NFL free agency is upon us and visions of sugar plum players filling roster holes dance in our heads. Now is the time when salary cap room is paramount and teams with giant gobs of cap space “win” the offseason.
In connection with creating more salary cap space to pursue free agents you may often here talk of June 1 cuts and how they “create more room under the cap.” So what exactly are June 1 cuts and do they really create more room? Let’s find out.
The NFL salary cap makes distinctions between player moves that happen before June 1 and after June 1 of any given year. Removing a player from the roster, whether by cutting said player or trading him, prior to June 1 results in the acceleration of all remaining prorated bonus money into the current year. One thing to note here is that the June 1 designation applies to trades as well as cuts, though June 1 cuts are all we are likely to hear about in salary cap discussions.
So what is prorated bonus money? For accounting purposes under the salary cap, every contract that contains a signing bonus (as opposed to, for example, base salary, roster bonuses, workout bonuses, incentive bonuses, etc.), has the amount of the signing bonus evenly divided over the length of the contract, up to a maximum of five years. So, for example, a player who signs a five year deal with a $15 million signing bonus has that signing bonus prorated over the life of the contract, with each year of the contract having $3 million of said signing bonus count against that year’s salary cap, in addition to whatever other base salary and bonuses the player may earn in each year.
Now let’s say this player with a $15 million signing bonus is cut or traded after two years. The first two years have already had $3 million each year of the original signing bonus counted against the salary cap, for a total of $6 million already accounted for. The remaining $9 million is then accelerated to all count in the year the player is cut, provided he is cut or traded prior to June 1.
The June 1 designation changes the accounting for signing bonuses (and ONLY for signing bonuses; accounting for all other compensation remains the same under the cap). If a cut or trade happens after June 1 then only the prorated amount for the current year counts against the current year’s cap, while the remaining prorated amount accelerates into the following year. In our example of a $15 million signing bonus for a player cut or traded after two years, only $3 million of the remaining $9 million in prorated bonus money accelerates and counts against the current year’s salary cap, while $6 million counts against the following year’s cap. Again, this is true whether a player is cut or traded.
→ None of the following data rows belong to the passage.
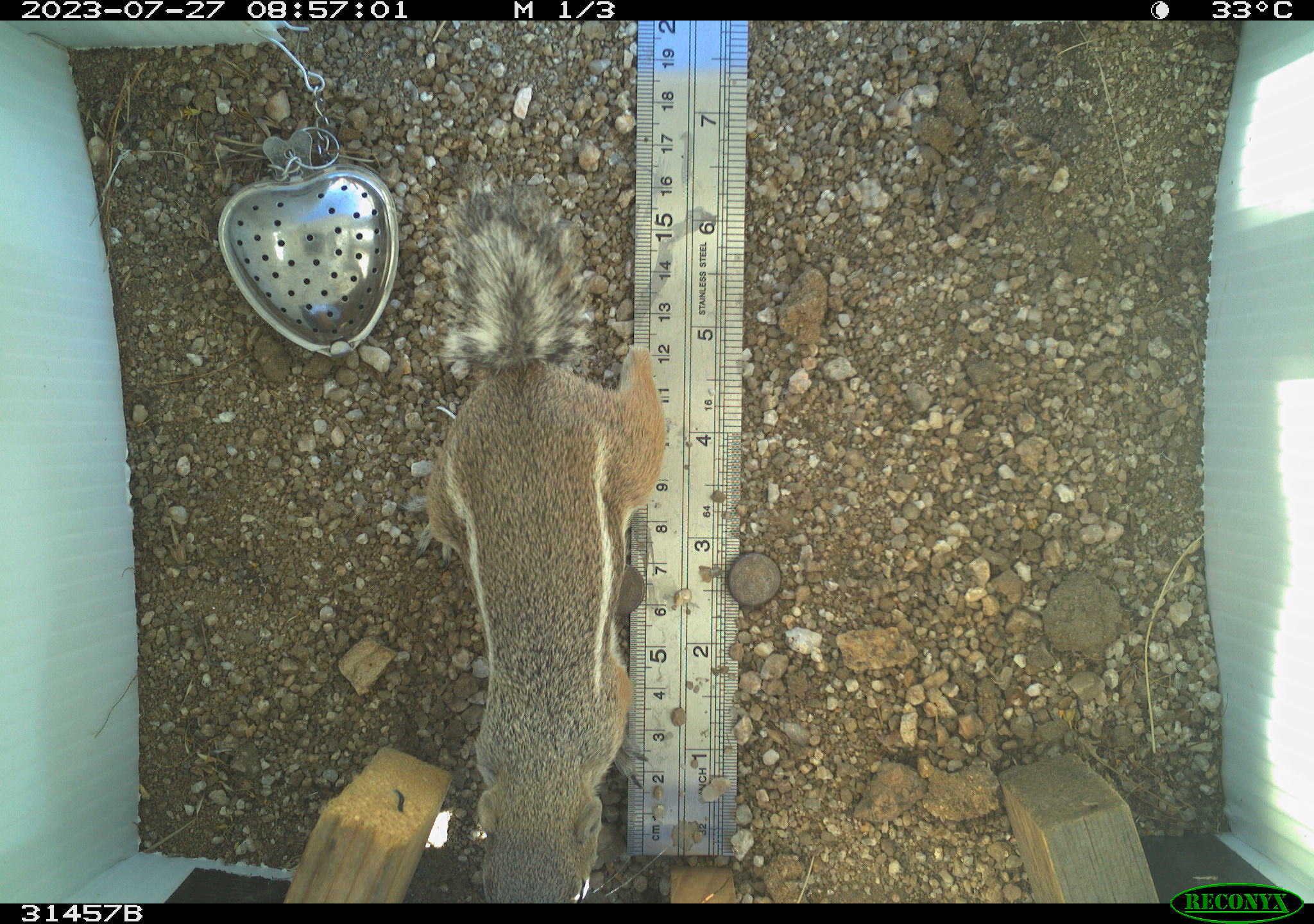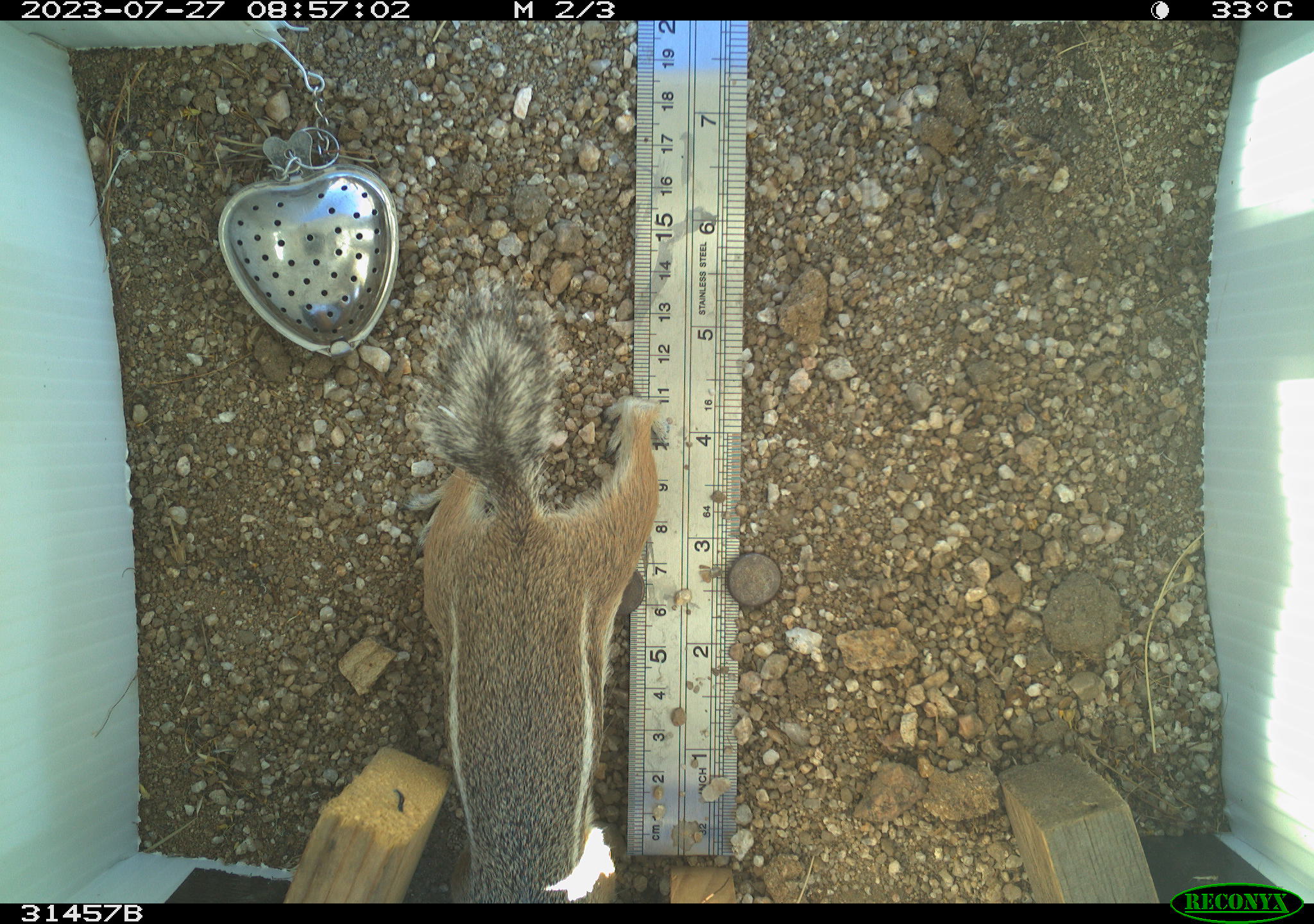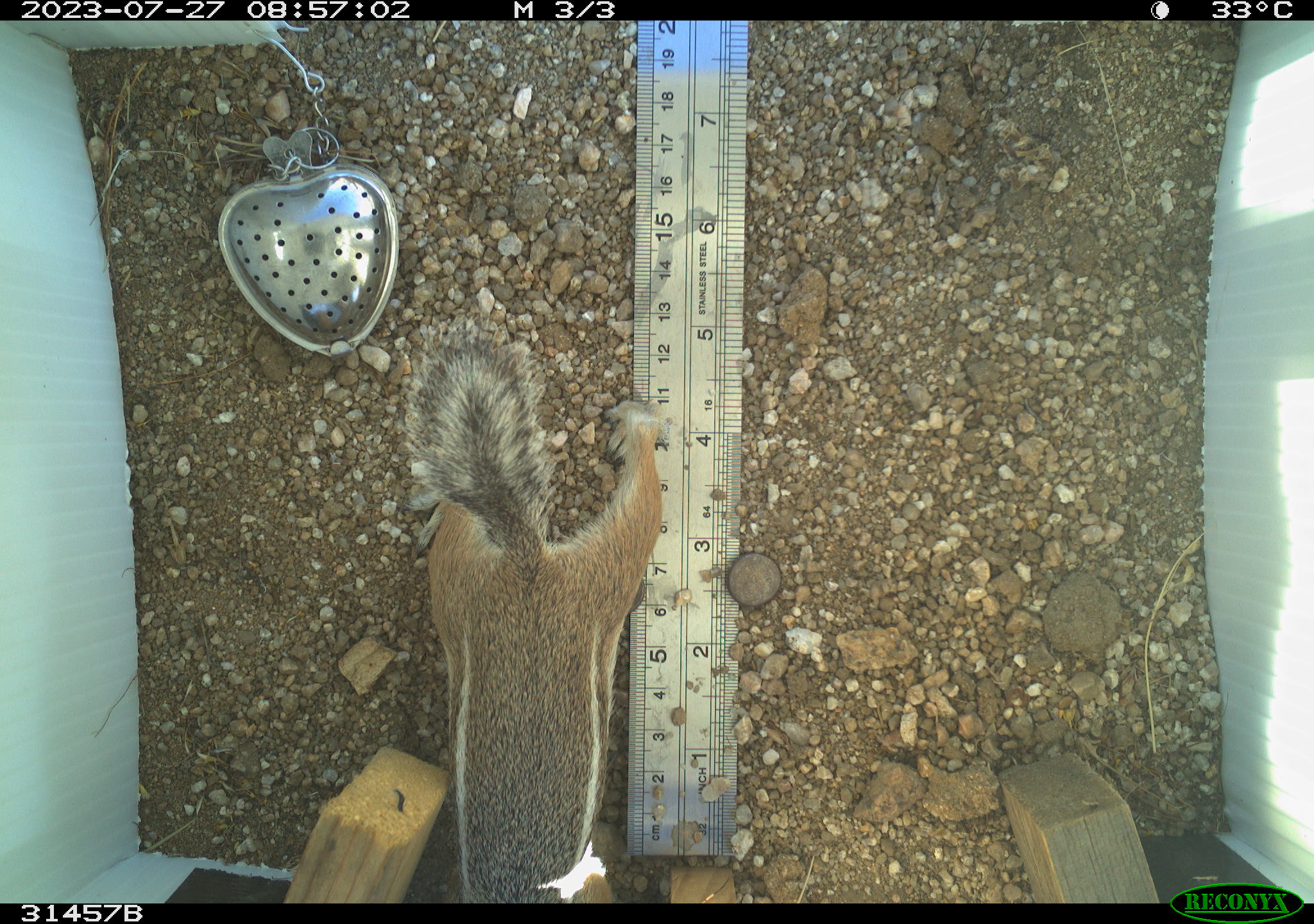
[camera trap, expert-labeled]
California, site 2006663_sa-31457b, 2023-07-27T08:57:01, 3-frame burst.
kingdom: Animalia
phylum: Chordata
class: Mammalia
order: Rodentia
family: Sciuridae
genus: Ammospermophilus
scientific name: Ammospermophilus leucurus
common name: white-tailed antelope squirrel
White-tailed antelope squirrel (Ammospermophilus leucurus).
The NFL salary cap being what it is, there are a few additional twists. A player can be cut as soon as the new league year begins in March and still be designated a June 1 cut, thus saving some cap space in the current year while pushing some of the hit into the following year. Teams are limited to the early (pre-June 1) designation of no more than two players per year as June 1 cuts. This is done to accommodate players who would prefer to be available in free agency immediately rather than wait until June 1 when many teams are close to out of funds for free agency. However, no matter when a player is cut, whether before or after June 1, if he is designated a June 1 cut the team cutting him does not realize any cap savings until after June 1. So a player cut in March but designated a June 1 cut remains on the books of the team cutting him for salary cap purposes even though he is free to sign with any other team immediately. The important thing to note here is that June 1 cuts, though they create more cap space in the current year than pre-June 1 cuts (at the expense of creating more dead money in the following year), do not create ANY cap space until after June 1, long after the free agent market for most of the best players has played out. Thus June 1 cuts, which are sometimes represented as an effective tool for creating extra cap space in free agency, are actually all but useless for that purpose, as you cannot access that cap space until after June 1. The only effective salary cap benefit of a June 1 cut is for use in signing draft picks and other late offseason transactions after a team has been tapped out in free agency.
The main things to take away here:
1. The June 1 designation applies to both trades and cuts, but only cuts can get the designation early. Early June 1 designations are limited to two players per team.
2. The June 1 designation does indeed create extra cap space in the current year, but it does so at the expense of the following year’s cap, and the space it creates in the current year cannot be used until after June 1, rendering it all but useless for the purpose of signing free agents.
3. The net cap space created by a June 1 cut versus a pre-June 1 cut is ALWAYS the same; the only difference is in which year(s) the prorated bonus money is counted against the cap. Basically there’s no such thing as a free lunch. You can’t cheat the cap with a June 1 designation, you can just move around a limited amount of prorated bonus money.
4. Because the benefits of June 1 cuts are so limited, they are far more often discussed by fans than actually done by teams. There just isn’t a whole lot of benefit to a June 1 cut unless you need to create space to sign draft picks or free up space for a rare expensive unexpected late free agent opportunity.